== What you are asked to do ==
Copy out the records word for word from their beginning through the line containing "184H348L349 192L363 203L378", including that line, and omit the pictures.

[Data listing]
>>>

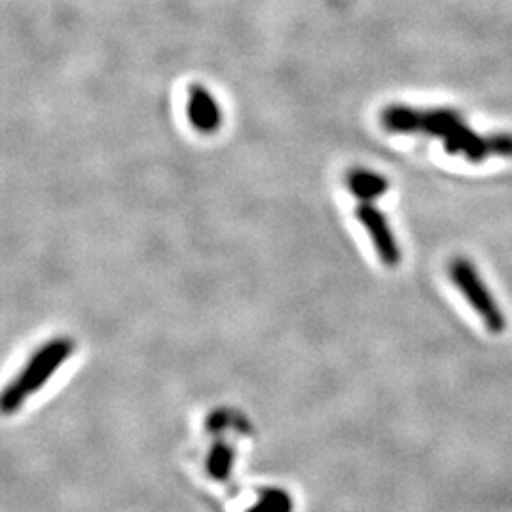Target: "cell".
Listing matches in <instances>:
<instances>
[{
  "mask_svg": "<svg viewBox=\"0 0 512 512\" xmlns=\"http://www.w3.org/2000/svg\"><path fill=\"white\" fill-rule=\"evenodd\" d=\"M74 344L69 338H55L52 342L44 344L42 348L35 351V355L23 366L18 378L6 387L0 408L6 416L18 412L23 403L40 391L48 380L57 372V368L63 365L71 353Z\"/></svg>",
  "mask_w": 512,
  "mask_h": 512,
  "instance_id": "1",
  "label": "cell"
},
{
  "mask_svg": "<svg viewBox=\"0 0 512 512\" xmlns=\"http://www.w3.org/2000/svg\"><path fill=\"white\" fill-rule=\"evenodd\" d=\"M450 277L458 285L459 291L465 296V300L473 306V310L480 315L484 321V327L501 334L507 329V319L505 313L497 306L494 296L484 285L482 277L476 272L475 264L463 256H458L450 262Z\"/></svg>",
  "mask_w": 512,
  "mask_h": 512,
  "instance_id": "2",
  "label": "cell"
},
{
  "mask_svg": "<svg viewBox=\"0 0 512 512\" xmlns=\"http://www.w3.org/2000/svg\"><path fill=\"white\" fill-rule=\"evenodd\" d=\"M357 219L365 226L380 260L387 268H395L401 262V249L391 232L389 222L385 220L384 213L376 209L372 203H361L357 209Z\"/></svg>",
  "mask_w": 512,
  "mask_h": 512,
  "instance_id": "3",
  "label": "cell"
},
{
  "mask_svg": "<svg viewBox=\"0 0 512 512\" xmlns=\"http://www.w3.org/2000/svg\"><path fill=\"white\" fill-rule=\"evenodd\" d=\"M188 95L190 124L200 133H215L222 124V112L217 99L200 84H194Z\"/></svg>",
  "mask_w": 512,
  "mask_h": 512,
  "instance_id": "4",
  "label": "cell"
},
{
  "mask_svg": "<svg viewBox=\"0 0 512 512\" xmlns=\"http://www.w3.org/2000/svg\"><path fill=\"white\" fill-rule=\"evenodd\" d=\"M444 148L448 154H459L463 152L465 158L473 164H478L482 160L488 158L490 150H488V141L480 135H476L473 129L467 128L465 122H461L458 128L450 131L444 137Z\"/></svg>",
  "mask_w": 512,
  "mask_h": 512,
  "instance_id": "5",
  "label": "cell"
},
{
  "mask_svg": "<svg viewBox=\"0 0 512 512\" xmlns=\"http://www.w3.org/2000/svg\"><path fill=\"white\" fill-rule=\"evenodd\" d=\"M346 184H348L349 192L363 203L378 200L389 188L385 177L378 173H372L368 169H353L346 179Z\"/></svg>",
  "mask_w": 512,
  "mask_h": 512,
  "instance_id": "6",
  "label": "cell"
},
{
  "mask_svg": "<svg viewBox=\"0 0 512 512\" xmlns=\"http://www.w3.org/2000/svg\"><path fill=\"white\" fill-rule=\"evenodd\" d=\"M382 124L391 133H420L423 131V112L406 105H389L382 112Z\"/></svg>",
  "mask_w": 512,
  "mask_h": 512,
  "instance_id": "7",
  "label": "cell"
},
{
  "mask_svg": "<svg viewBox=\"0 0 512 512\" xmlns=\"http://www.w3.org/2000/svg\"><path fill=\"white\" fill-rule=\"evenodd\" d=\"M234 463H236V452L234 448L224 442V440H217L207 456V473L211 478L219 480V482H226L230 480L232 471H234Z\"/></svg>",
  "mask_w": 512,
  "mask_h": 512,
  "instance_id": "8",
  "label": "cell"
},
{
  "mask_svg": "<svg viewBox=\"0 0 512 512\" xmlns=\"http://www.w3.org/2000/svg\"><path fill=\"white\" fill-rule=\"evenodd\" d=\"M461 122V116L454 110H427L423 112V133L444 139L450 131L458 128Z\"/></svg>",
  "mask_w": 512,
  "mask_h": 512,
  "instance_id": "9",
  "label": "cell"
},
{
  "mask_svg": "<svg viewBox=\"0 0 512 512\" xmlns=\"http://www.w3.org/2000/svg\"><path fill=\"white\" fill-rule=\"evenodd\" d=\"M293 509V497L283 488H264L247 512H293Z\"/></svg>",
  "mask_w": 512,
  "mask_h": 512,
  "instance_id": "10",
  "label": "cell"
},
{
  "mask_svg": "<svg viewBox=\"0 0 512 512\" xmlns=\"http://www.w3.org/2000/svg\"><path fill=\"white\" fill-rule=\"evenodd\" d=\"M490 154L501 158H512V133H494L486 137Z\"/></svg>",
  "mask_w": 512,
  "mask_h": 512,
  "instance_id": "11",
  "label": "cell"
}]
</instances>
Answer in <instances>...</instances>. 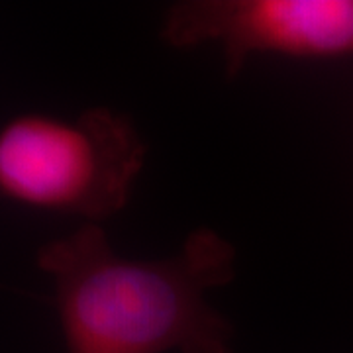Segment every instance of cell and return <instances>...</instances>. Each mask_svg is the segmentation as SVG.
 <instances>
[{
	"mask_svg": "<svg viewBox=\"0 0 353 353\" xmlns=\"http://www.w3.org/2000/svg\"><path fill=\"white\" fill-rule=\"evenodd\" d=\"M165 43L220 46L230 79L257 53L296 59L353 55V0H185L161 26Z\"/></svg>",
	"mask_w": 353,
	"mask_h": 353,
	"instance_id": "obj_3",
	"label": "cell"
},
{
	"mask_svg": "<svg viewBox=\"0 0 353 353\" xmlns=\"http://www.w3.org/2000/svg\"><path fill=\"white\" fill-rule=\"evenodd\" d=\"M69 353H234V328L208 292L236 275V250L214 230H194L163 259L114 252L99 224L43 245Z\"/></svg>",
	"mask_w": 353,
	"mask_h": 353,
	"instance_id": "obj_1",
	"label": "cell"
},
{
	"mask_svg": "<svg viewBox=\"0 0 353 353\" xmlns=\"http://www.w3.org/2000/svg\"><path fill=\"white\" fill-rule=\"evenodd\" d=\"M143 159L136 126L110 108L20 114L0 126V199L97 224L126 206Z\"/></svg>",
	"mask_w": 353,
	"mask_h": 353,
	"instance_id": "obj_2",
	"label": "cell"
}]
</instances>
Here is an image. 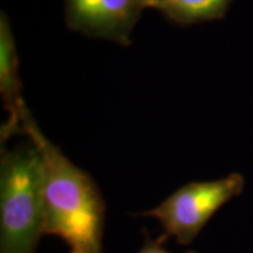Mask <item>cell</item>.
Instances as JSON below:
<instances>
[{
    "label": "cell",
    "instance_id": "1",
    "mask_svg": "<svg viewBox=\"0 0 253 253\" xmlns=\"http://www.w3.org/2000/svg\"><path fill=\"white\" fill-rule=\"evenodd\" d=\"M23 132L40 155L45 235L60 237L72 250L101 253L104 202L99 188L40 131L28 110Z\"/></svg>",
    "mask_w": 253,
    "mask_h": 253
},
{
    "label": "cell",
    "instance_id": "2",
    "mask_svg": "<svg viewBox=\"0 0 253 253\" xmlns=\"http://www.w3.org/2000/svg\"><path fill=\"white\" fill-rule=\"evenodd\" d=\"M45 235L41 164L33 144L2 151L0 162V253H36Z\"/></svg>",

<<<

== Written reply ==
Target: "cell".
Listing matches in <instances>:
<instances>
[{
  "mask_svg": "<svg viewBox=\"0 0 512 512\" xmlns=\"http://www.w3.org/2000/svg\"><path fill=\"white\" fill-rule=\"evenodd\" d=\"M74 344L69 338H55L52 342L44 344L42 348L35 351V355L23 366L18 378L6 387L0 408L6 416L18 412L23 403L40 391L48 380L57 372V368L63 365L71 353Z\"/></svg>",
  "mask_w": 512,
  "mask_h": 512,
  "instance_id": "1",
  "label": "cell"
},
{
  "mask_svg": "<svg viewBox=\"0 0 512 512\" xmlns=\"http://www.w3.org/2000/svg\"><path fill=\"white\" fill-rule=\"evenodd\" d=\"M450 277L458 285L459 291L465 296V300L473 306V310L480 315L484 321V327L501 334L507 329V319L505 313L497 306L494 296L484 285L482 277L476 272L475 264L463 256H458L450 262Z\"/></svg>",
  "mask_w": 512,
  "mask_h": 512,
  "instance_id": "2",
  "label": "cell"
},
{
  "mask_svg": "<svg viewBox=\"0 0 512 512\" xmlns=\"http://www.w3.org/2000/svg\"><path fill=\"white\" fill-rule=\"evenodd\" d=\"M357 219L365 226L380 260L387 268H395L401 262V249L391 232L389 222L385 220L384 213L376 209L372 203H361L357 209Z\"/></svg>",
  "mask_w": 512,
  "mask_h": 512,
  "instance_id": "3",
  "label": "cell"
},
{
  "mask_svg": "<svg viewBox=\"0 0 512 512\" xmlns=\"http://www.w3.org/2000/svg\"><path fill=\"white\" fill-rule=\"evenodd\" d=\"M188 95L190 124L200 133H215L222 124V112L217 99L200 84H194Z\"/></svg>",
  "mask_w": 512,
  "mask_h": 512,
  "instance_id": "4",
  "label": "cell"
},
{
  "mask_svg": "<svg viewBox=\"0 0 512 512\" xmlns=\"http://www.w3.org/2000/svg\"><path fill=\"white\" fill-rule=\"evenodd\" d=\"M444 148L448 154H459L463 152L465 158L473 164H478L482 160L488 158L490 150H488V141L480 135H476L473 129L467 128L465 122H461L458 128L450 131L444 137Z\"/></svg>",
  "mask_w": 512,
  "mask_h": 512,
  "instance_id": "5",
  "label": "cell"
},
{
  "mask_svg": "<svg viewBox=\"0 0 512 512\" xmlns=\"http://www.w3.org/2000/svg\"><path fill=\"white\" fill-rule=\"evenodd\" d=\"M346 184H348L349 192L363 203L378 200L389 188L385 177L378 173H372L368 169H353L346 179Z\"/></svg>",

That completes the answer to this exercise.